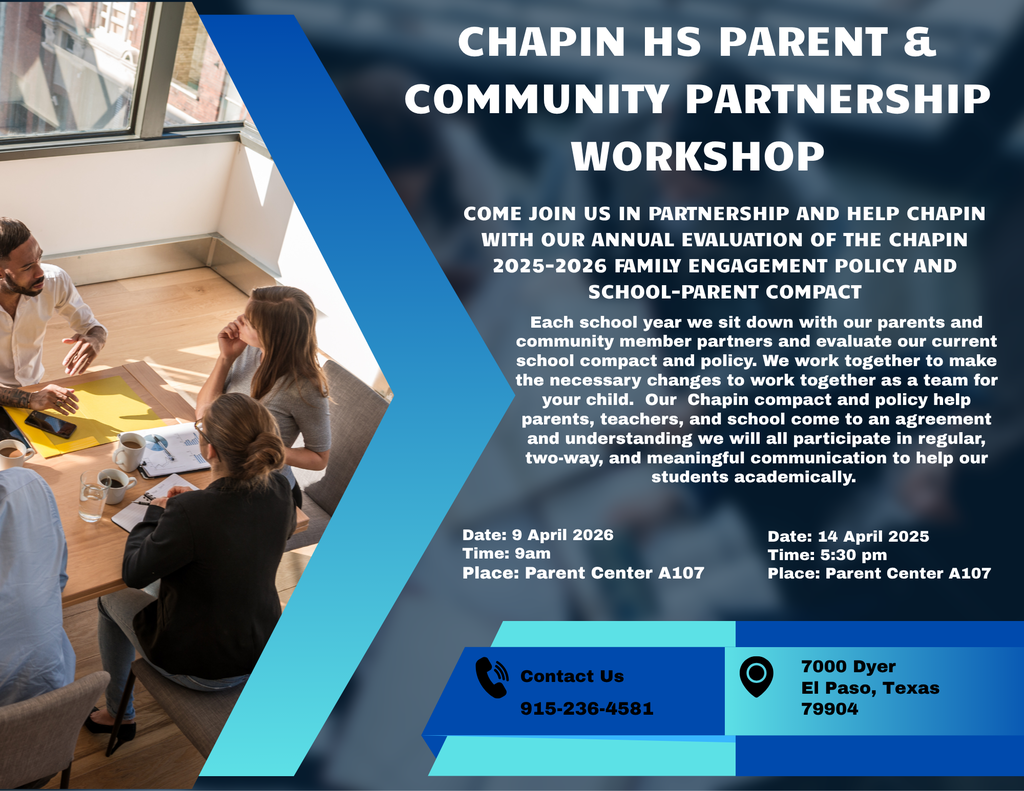 CHAPIN HS PARENT & COMMUNITY PARTNERSHIP WORKSHOP

COME JOIN US IN PARTNERSHIP AND HELP CHAPIN WITH OUR ANNUAL EVALUATION OF THE CHAPIN 2025-2026 FAMILY ENGAGEMENT POLICY AND SCHOOL-PARENT COMPACT

Each school year we sit down with our parents and community member partners and evaluate our current school compact and policy. We work together to make the necessary changes to work together as a team for your child. Our Chapin compact and policy help parents, teachers, and school come to an agreement and understanding we will all participate in regular, two-way, and meaningful communication to help our students academically.

Date: 9 April 2026
Time: 9am
Place: Parent Center A107

Date: 14 April 2025
Time: 5:30 pm
Place: Parent Center A107

Contact Us
915-236-4581

7000 Dyer
El Paso, Texas
79904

• [Try it]:
Please reproduce the entries from above exactly; images are not part of the copy.

• [Response box]:
 CHAPIN HS PARENT & COMMUNITY PARTNERSHIP WORKSHOP

COME JOIN US IN PARTNERSHIP AND HELP CHAPIN WITH OUR ANNUAL EVALUATION OF THE CHAPIN 2025-2026 FAMILY ENGAGEMENT POLICY AND SCHOOL-PARENT COMPACT

Each school year we sit down with our parents and community member partners and evaluate our current school compact and policy. We work together to make the necessary changes to work together as a team for your child. Our Chapin compact and policy help parents, teachers, and school come to an agreement and understanding we will all participate in regular, two-way, and meaningful communication to help our students academically.

Date: 9 April 2026
Time: 9am
Place: Parent Center A107

Date: 14 April 2025
Time: 5:30 pm
Place: Parent Center A107

Contact Us
915-236-4581

7000 Dyer
El Paso, Texas
79904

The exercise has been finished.